━━━ EXCERPT PROVIDED

Chapter 2 Decision-Making: Normative Models and Anomalies Flashcards
Decisions under certainty
– decisions where no probabilities are involved regarding the consequences of alternatives
Decision under uncertainty (Risky/ambiguous =mehrdeutig)
– decisions where the consequences of alternatives do only occur with some probability
Risky decisions: probabilities of consequences of alternatives are known
ambiguous decisions: probabilities of consequences of alternatives are only vaguely known
– ambiguity effect: decision-makers prefer risky decisions to ambiguous decisions
Ellsbergparadox
decision-makers behave inconsistently between two formulations of the decision situation that have mathematically identical possible gains but differ in ambiguity. Demonstrates the ambiguity effect
Beispiele:
An urn contains 30 red balls and a total of 60 other balls that are either black or yellow.
First game:
1(a) If a red ball is drawn from the urn, the participant wins.
1(b) If a black ball is drawn from the urn, the participant wins.
Second game:
2(a) If a red or yellow ball is drawn, the participant wins.
2(b) If a black or yellow ball is drawn, the participant wins.
Most players inconsistently choose 1(a) but 2(b)
St. Petersburgparadox
illustrates that decision-makers do not base decisions on expected value
Subjective expected utility theory (SEU)
Besonders subjektiv. St. Petersburgparadoxon bezieht sich darauf, dass nicht die mathematisch sinnvollste Alternative gewählt wird, sondern die subjektive.
– subjective expected utility = sum of products of subjective probabilities and subjective utility of consequences
– choose option with highest subjective expected utility
Normative decision models
– specify how an (idealised) individual should make optimal decisions
Prescriptive decision models
– use decision theory to offer step-by-step suggestions on how to proceed in a decision situation in order to make an optimal decision
Descriptive decision models
– describe how individuals actually make decisions
Economic games
empirical study of correspondence between theoretical predictions of normative theories and actual behaviour
Ultimatum game
– decision-makers have to divide a good between themselves and another Person
– if the other person rejects the proposed division, both leave empty-handed
• Game-theoretic prediction
– A gives minimum positive amount possible
– B accepts because any positive amount is better than Zero
• Empirical findings
– higher offers than minimum are made
– variations occur, but even in very different societies, gametheoretic prediction is not supported
Dictator Game
– decision-makers have to divide a good between themselves and another person
– the other person has to accept the proposed division
• Game-theoretic prediction
– A gives nothing
Empirical findings
– many people give something to the other person; on average, 28% of the amount
Prisoner’s dilemma
– two decision-makers independently have to decide between cooperation and defection
– while from an individual perspective defection(Überlauf->Geständnis) is the rational solution, the overall outcome is better if both cooperate
• Game-theoretic prediction
– both players defect
• Empirical findings
– many people cooperate, trusting that the other person will also cooperate
Backward induction
– analysis of repeated decision problems
– starts from considering rational solution in last round
– from that solution, rational solution in previous round can be derived, and so on
Decision anomalies
Result from: – information processing (Speziell: misunderstanding from potential growth) – emotions – time – heuristics
Monty Hall Dilemma
– decision-makers have to decide whether to revise a previous decision when presented with additional information
– demonstrates that people have difficulties understanding probabilities
• Maximization strategy
– switch
• Empirical findings – very few people switch from their first choice – explanations: • misunderstanding of probabilities • regret
Emotions
Feeling and anticipated emotions are relevant for the decisions
Affective forecasting
– prediction of emotional reactions to future events
• Four components(Wilson & Gilbert, 2003) – Valence (Wertigkeit) – specific emotions – intensity – duration
Impact bias:
– duration and intensity of emotional reactions to future events often overestimated
projection bias:
tendency to assume that one’s future feelings and preferences will be similar to the current feelings and preferences
Delayed gratifications ( Time)

━━━━━━
━━━ RECORD EXCERPTS

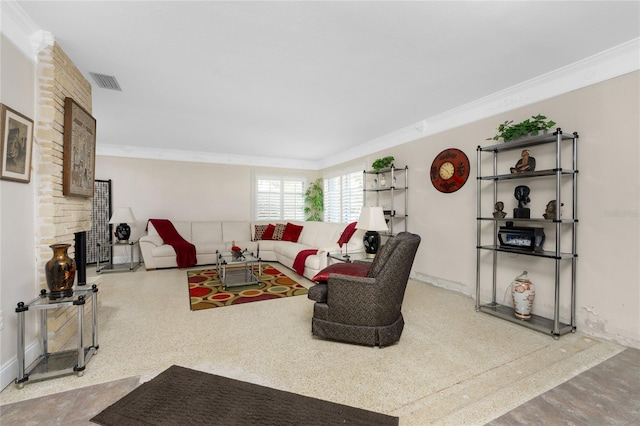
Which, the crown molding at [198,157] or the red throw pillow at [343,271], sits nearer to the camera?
the red throw pillow at [343,271]

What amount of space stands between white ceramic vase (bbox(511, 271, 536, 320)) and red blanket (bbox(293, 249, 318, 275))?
291 cm

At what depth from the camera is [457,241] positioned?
13.8 feet

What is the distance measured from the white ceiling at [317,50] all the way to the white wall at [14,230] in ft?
1.63

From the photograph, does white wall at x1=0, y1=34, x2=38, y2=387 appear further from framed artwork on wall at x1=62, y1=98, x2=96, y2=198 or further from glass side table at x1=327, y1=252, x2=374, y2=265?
glass side table at x1=327, y1=252, x2=374, y2=265

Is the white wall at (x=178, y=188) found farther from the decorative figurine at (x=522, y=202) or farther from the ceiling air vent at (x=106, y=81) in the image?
the decorative figurine at (x=522, y=202)

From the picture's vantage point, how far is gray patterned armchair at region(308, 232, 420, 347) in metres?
2.52

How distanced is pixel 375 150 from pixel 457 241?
2.50m

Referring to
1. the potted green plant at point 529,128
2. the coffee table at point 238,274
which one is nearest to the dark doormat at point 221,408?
the coffee table at point 238,274

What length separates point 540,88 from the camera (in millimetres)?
3203

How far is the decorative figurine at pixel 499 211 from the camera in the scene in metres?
3.43

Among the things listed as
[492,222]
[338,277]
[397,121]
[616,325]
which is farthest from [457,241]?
[338,277]

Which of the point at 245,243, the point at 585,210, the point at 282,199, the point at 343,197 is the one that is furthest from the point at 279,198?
the point at 585,210

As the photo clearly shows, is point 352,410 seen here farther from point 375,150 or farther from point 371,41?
point 375,150

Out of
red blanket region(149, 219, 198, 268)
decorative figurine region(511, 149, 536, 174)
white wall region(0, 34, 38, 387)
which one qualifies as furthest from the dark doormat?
red blanket region(149, 219, 198, 268)
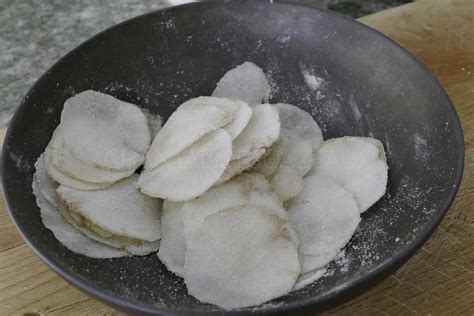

━━━━━━

_TASKS AND EXERCISES_:
(A) Repeat the passage of the decision-making flashcards from "2(b) If a black" up to and including "sondern die subjektive.".
(B) Answer these questions using the decision-making flashcards:
(i) On average, what share of the amount do people give in the Dictator Game?
(ii) What is the game-theoretic prediction for the prisoner's dilemma?
(iii) What does the impact bias overestimate?
The listing comes from a separate source unrelated to the decision-making flashcards.

_WRITTEN ANSWERS_:
(A)
2(b) If a black or yellow ball is drawn, the participant wins.
Most players inconsistently choose 1(a) but 2(b)
St. Petersburgparadox
illustrates that decision-makers do not base decisions on expected value
Subjective expected utility theory (SEU)
Besonders subjektiv. St. Petersburgparadoxon bezieht sich darauf, dass nicht die mathematisch sinnvollste Alternative gewählt wird, sondern die subjektive.

(B)
(i) 28% of the amount.
(ii) Both players defect.
(iii) The duration and intensity of emotional reactions to future events.